[Opening Supplied passage section]

ADR-0565: Continuous Feature-Mix Evaluation Pipeline (predictor-bench)¶

Status: Proposed
Date: 2026-05-18
Deciders: lusoris
Tags: ai, vmaf-tune, predictor, eval, corpus, fork-local, ci

Context¶

The fork ships multiple prediction surfaces (SVM VMAF, vmaf_tiny_v2/v3/v4, fr_regressor_v1/v2/v3, nr_metric_v1, konvid_mos_head_v1, per-shot encode predictors) whose accuracy claims are validated at training time but never re-checked automatically when the feature set, models, codecs, or corpora change. Several near-term events make this technical debt critical:

Netflix is expected to release an HDR VMAF model consuming speed_chroma and speed_temporal (per ADR-0559). This adds a new model dimension.
The CHUG-HDR corpus will arrive soon, requiring evaluation on HDR content.
Codec adapters evolve; the per-codec predictor_<codec>.onnx family and the codec-aware fr_regressor_v2 each need re-validation on adapter changes.
ADR-0559 added two features to extraction scripts; additional upstream additions may follow.

No pipeline currently answers: "does this predictor still add accuracy over the Netflix SVM baseline for this (model × codec × display × tuning × corpus) cell, and what is the best feature subset for it?" The result is an accumulating drift between what the model cards claim and what would be measured on current data.

Decision¶

We will build a continuous feature-mix evaluation pipeline named predictor-bench, implemented as a vmaf-tune predictor-bench subcommand family (run, report, show, diff). The pipeline:

Declares the evaluation grid in a YAML file (predictor_bench.yaml) that enumerates all (target_model × corpus × codec × display × tuning_preset) cells and the exclusion rules that prune invalid combinations.
Evaluates each cell by running greedy forward selection (GFS) with a ridge-regression probe to select the best-N feature subset, then evaluating the selected subset with the full MLP architecture under LOSO or k-fold CV.

[Closing Supplied passage section]
[Opening Entries shown section]

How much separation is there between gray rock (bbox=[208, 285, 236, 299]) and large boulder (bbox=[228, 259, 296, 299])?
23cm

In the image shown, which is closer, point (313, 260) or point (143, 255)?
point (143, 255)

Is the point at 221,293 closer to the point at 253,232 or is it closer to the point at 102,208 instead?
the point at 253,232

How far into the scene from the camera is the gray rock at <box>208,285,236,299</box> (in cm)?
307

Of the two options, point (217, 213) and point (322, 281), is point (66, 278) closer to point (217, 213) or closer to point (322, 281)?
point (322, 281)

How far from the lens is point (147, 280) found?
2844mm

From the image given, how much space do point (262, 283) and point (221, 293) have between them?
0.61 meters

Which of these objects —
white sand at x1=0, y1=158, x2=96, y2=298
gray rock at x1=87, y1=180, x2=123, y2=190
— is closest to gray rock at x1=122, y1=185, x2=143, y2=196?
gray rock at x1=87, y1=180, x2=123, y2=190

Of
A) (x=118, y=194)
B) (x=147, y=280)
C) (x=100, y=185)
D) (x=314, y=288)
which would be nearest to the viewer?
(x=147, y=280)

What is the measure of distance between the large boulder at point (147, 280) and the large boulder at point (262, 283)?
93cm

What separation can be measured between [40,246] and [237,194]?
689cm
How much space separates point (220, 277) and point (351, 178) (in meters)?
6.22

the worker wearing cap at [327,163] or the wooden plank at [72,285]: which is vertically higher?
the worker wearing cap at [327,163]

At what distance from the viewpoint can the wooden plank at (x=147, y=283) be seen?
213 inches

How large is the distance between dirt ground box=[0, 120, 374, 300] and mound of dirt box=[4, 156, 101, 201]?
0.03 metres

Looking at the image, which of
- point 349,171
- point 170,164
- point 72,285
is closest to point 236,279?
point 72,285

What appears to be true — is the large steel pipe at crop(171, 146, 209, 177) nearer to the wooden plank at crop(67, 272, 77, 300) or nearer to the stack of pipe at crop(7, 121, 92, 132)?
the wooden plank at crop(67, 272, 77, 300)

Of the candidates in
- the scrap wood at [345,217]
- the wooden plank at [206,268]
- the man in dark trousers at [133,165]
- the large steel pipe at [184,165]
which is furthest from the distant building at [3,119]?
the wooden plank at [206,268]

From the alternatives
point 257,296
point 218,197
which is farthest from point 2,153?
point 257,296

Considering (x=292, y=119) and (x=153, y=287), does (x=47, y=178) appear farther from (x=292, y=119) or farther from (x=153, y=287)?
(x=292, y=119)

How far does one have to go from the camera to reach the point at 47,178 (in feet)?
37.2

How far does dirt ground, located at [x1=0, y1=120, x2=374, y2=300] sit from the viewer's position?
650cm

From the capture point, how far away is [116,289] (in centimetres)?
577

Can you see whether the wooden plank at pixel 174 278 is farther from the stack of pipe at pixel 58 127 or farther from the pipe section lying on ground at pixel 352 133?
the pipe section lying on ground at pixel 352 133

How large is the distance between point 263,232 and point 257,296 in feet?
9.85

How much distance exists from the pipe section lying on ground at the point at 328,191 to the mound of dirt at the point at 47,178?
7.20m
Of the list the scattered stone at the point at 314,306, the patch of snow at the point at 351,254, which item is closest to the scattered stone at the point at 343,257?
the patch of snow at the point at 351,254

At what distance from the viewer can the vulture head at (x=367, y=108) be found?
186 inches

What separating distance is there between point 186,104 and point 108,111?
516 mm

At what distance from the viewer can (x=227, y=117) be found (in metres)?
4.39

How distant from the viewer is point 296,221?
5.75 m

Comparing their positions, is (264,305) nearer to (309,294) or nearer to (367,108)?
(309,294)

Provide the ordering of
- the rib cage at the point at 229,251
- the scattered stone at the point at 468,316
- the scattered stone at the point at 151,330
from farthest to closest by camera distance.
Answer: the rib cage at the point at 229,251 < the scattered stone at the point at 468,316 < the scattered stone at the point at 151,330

[Closing Entries shown section]
[Opening Entries shown section]

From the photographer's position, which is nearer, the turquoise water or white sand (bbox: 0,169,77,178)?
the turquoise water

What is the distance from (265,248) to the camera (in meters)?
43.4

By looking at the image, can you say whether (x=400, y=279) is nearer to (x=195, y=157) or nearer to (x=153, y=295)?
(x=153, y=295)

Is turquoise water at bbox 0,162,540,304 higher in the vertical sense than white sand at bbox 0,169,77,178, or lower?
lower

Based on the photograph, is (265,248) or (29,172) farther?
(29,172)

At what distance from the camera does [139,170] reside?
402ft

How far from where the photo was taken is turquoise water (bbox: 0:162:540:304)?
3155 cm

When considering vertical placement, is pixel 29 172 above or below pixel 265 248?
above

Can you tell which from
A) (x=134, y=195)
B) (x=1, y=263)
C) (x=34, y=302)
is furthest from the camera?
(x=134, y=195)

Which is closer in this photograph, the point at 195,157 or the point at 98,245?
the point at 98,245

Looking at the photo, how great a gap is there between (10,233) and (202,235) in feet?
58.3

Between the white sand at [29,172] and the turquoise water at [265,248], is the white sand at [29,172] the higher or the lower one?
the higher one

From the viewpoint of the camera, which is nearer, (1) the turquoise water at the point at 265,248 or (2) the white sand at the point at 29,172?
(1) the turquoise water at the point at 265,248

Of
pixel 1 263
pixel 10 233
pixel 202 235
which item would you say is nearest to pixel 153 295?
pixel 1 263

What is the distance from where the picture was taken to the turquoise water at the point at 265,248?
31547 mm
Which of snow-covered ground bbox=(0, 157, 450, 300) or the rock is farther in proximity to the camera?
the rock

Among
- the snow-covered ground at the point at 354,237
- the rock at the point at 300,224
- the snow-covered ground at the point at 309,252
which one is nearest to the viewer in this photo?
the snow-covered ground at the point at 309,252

[Closing Entries shown section]

In the predictor-bench decision record, which YAML file declares the evaluation grid? Answer from the decision record alone, leaving the records aside.

predictor_bench.yaml